Lontana dal clamore del turismo modaiolo, la costa occidentale della Sardegna ha mantenute tutte le sue caratteristiche di terra selvaggia e dalle grandi attrattive naturalistiche. All’interno del parco della Penisola del Sinis ritroviamo paesaggi aspri e spettacolari lungo le coste rocciose battute dal vento di maestrale, ma anche esplosioni primaverili di fiori nell’isola di Mal di Ventre.
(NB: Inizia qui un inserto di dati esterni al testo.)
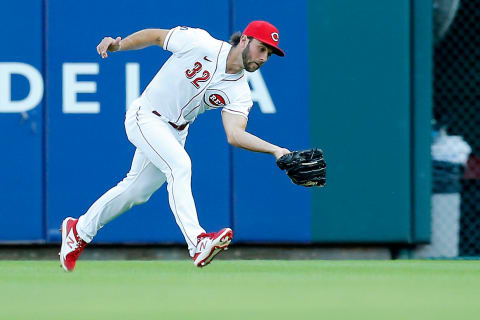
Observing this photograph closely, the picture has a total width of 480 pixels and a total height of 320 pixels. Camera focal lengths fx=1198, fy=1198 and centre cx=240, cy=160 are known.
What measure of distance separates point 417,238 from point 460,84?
1547 mm

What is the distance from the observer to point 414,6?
9953mm

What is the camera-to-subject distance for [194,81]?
296 inches

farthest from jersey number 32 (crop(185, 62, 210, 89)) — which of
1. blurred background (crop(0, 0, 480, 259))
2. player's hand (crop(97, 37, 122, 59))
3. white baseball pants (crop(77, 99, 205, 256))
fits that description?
blurred background (crop(0, 0, 480, 259))

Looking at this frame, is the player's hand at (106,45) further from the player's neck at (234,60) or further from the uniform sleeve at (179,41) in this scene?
the player's neck at (234,60)

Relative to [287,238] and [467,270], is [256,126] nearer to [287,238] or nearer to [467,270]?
[287,238]

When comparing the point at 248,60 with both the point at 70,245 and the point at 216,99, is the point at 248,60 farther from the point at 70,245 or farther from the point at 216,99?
the point at 70,245

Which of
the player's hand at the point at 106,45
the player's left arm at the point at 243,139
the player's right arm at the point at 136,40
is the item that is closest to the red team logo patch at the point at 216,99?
the player's left arm at the point at 243,139

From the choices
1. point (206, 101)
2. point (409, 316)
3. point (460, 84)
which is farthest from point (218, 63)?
point (460, 84)

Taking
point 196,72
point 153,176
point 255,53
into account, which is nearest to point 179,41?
point 196,72

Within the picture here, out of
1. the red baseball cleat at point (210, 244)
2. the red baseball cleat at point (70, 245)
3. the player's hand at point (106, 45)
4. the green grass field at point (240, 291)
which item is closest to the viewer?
the green grass field at point (240, 291)

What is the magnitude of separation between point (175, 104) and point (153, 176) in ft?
1.63

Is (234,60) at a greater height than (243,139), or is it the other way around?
(234,60)

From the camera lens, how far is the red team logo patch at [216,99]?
24.8 ft

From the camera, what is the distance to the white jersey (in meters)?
7.50
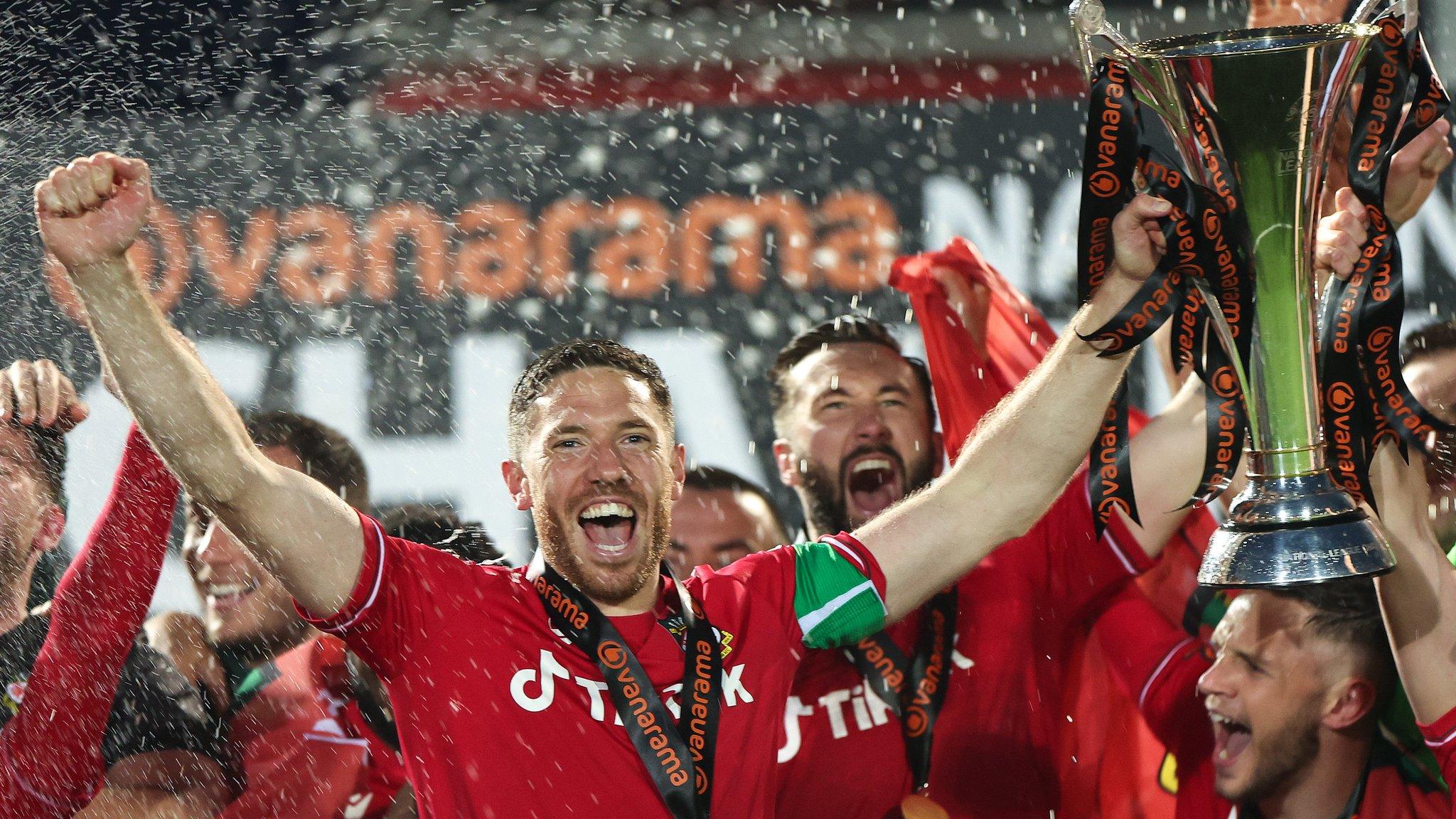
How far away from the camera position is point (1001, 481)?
2424 mm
E, sulle coste, l’incanto delle spiagge deserte di sabbia granitica bianca, le centinaia di fenicotteri e altri uccelli acquatici che popolano le lagune di cui è ricco il suo territorio, costellato dai resti di antichi nuraghi. E ancora, a poco più di un’ora e mezza di macchina, il fascino catalano di Alghero, i cavalli selvaggi delle Giare di Gesturi e Tuili e le incredibili dune fossili di Piscinas, popolate dal raro cervo sardo.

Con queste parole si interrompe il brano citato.